Start of Provided passage
ProgressReporter¶

ProgressReporter is an abstraction of execution progress reporters that report statistics of execution of a streaming query.

Contract¶

currentBatchId¶

currentBatchId: Long

ID of the micro-batch

Used when:

MicroBatchExecution is requested to plan a query for the batch (while running a batch)
ContinuousExecution is requested to plan a query for the epoch (while running continuously)
ProgressReporter is requested for a new StreamingQueryProgress (while finishing a trigger)
other usage

id¶

id: UUID

Universally unique identifier (UUID) of the streaming query (that remains unchanged between restarts)

lastExecution¶

lastExecution: QueryExecution

IncrementalExecution of the streaming execution round (a batch or an epoch)

IncrementalExecution is created and executed in the queryPlanning phase of MicroBatchExecution and ContinuousExecution stream execution engines.

logicalPlan¶

logicalPlan: LogicalPlan

Logical query plan of the streaming query

Important

The most interesting usage of the LogicalPlan is when stream execution engines replace (transform) input StreamingExecutionRelation and StreamingDataSourceV2Relation operators with (operators with) data or LocalRelation (to represent no data at a source).

Used when ProgressReporter is requested for the following:

extract statistics from the most recent query execution (to add watermark metric for streaming watermark)
End of Provided passage
● Task details: Update the ProgressReporter page between "Logical query plan" and "at a source).", inclusive, so that "LocalRelation" reads "EmptyRelation", and write out that stretch. The material that comes next has no connection to the ProgressReporter page.
Start of Source material
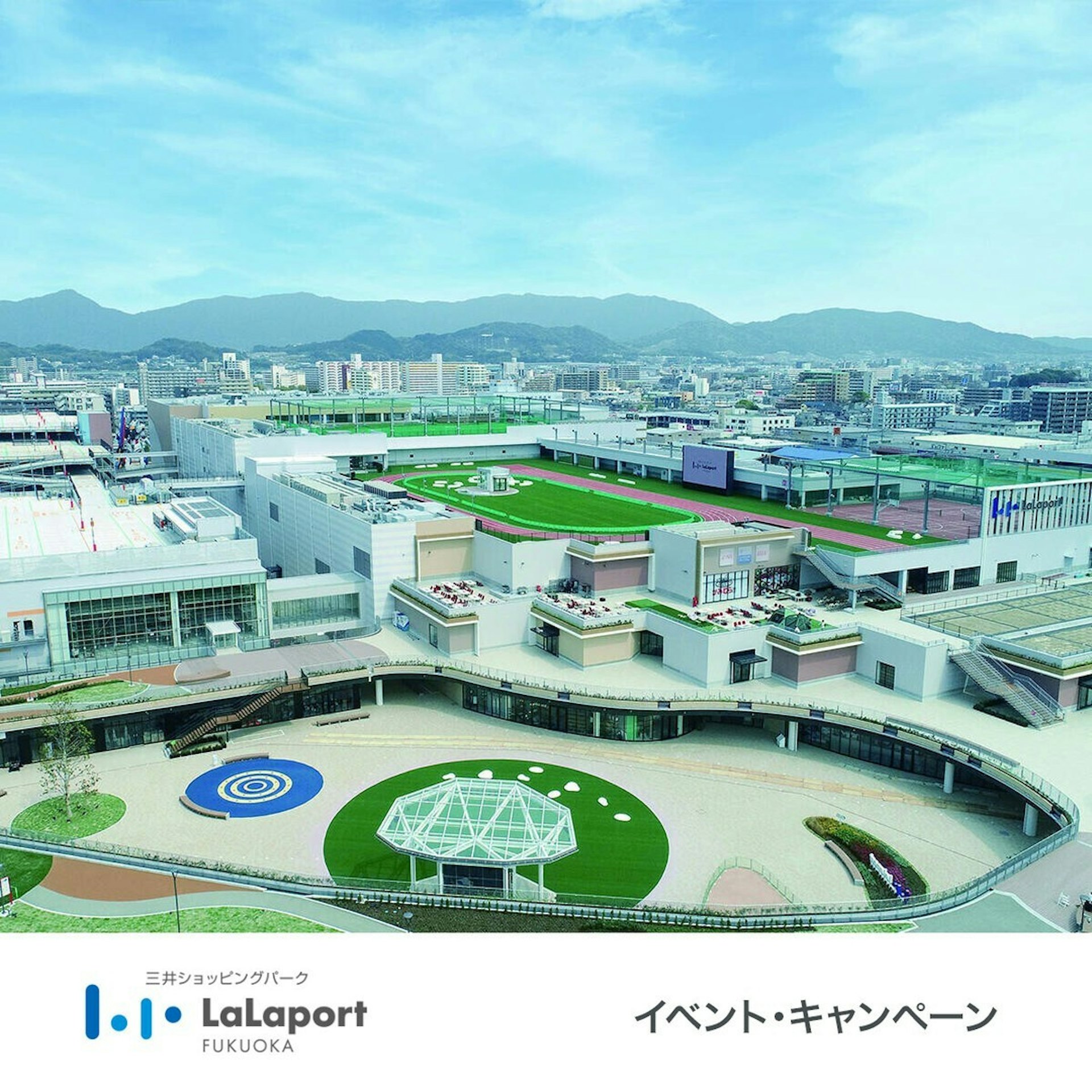 Fukuoka Outlet + 5 Major Recommendations for Shopping Centers | Sneakers / Apparel / Souvenirs / Groceries with Tax Refund Details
End of Source material
● Your response:
Logical query plan of the streaming query

Important

The most interesting usage of the LogicalPlan is when stream execution engines replace (transform) input StreamingExecutionRelation and StreamingDataSourceV2Relation operators with (operators with) data or EmptyRelation (to represent no data at a source).